The last couple of days, my writing work has been tedious, yet encouraging.
That said, my writing hours have involved precious little writing. Yet, I would definitely call the hours productive. Not only that, they have involved more hours than my “minimum” writing time. I’ve found myself interested, compelled, and
driven to keep working when I no longer have to. And I’ve been enjoying myself in the process.
What have I been doing that fits in with all of the above? I have been going through the files on my laptop. Gary and Karl have to do some system updates to my computer this coming weekend and that prompted me to take a look at my directories and documents before I back up everything. What do I need? What is too old to convert to a current format? What are duplicates? (Or triplicates in some instances!)
I have been consolidating and deleting documents. I have been pulling up old Word-Perfect documents, and, if the writing is at least decent, I’ve been saving them as Word documents. I’ve been grouping like items together (like putting all my plays in one place for instance) and labeling what I should refine and market or edit and self-publish.
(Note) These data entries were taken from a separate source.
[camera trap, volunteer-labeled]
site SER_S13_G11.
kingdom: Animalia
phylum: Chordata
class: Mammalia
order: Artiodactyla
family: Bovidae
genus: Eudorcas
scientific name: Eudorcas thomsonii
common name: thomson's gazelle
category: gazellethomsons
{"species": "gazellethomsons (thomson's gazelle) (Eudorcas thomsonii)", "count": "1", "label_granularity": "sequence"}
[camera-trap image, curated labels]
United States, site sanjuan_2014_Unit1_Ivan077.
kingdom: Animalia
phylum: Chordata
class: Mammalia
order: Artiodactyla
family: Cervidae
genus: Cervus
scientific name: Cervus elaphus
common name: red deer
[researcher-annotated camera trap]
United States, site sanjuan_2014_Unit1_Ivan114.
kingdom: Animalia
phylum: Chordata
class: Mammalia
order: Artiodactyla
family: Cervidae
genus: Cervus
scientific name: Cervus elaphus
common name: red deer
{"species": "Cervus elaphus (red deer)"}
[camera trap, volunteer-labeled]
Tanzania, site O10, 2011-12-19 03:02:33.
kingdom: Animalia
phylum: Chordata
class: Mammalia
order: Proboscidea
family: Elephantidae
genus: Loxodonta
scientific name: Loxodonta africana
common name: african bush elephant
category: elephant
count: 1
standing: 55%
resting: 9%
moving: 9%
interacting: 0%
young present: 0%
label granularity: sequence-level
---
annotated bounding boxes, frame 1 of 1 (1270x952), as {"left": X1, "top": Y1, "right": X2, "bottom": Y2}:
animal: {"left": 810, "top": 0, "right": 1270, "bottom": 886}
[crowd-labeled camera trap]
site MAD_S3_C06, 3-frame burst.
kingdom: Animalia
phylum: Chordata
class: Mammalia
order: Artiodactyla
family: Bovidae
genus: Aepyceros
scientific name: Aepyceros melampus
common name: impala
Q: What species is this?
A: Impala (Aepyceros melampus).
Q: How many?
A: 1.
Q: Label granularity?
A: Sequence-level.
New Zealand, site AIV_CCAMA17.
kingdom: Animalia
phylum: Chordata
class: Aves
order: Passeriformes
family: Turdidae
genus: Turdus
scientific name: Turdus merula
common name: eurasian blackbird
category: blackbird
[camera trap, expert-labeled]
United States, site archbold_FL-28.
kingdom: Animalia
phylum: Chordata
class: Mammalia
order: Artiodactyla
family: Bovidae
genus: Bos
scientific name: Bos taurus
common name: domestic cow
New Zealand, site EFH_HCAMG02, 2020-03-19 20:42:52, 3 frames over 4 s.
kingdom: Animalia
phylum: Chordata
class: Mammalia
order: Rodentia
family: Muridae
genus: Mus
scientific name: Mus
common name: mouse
In other words, I’ve been considering the words and the work I’ve done, trying to serve my Lord.
Does this piece have value? Do I think this story could serve His purposes? Does this grouping of words still bring me joy?
Yes, I’ve had a fair amount published and/or sold. There’s a decent quantity of words out in the world and available for mass consumption that I felt God wanted me to write for one reason or another. Some have been solely to entertain. Others were grouped to edify or teach. Others lie somewhere in between.
But the number of words in the files that have not yet seen publication must be at least ten times as many as what has made it out into the wide, wide world.
As I look at different texts, I know some of those stories or poems or whatever were just for me. They helped me understand my faith a bit better. They gave me words for rejoicing or crying or the trials of life.
But other pieces, coming across them felt like cartoon lightbulbs exploding over my head. These works have potential. And maybe they needed to sit in my files until this year, until this time. Maybe God made sure I forgot about them or had them rejected when I first submitted just so they could be around for today’s audience. Some were abandoned partly completed and now, when I read what’s there, I have a better idea of where to take the message.
These are all things to consider.
After all, A man’s heart plans his way, but the Lord directs his steps (Proverbs 16:9) and, The steps of a good man are ordered by the Lord, and He delights in his way. (Psalm 37:23) If I’m trying to grow closer to God (the definition of good), then He is arranging my steps and my circumstances. Right?
Do I know that some of the dreams they inspire will still fall through the cracks?
Yes.
And maybe, ten years from now when I’m doing this kind of review again, I’ll look at those with fresh eyes and have a better sense of direction for them. Or I will then realize that the words were just for me or a friend, not for public distribution.
The point is that while I consider and reconsider the work I have done over the years, I want to do it (and any future writing, too) in whatever way best serves my Lord. And I have to trust, in the meantime, that He knows how and when and if to honor my feeble efforts.
Psalm 90:17 May the favor of the Lord our God rest on us;
establish the work of our hands for us—
yes, establish the work of our hands.
It’s something to consider, step by step and day by day.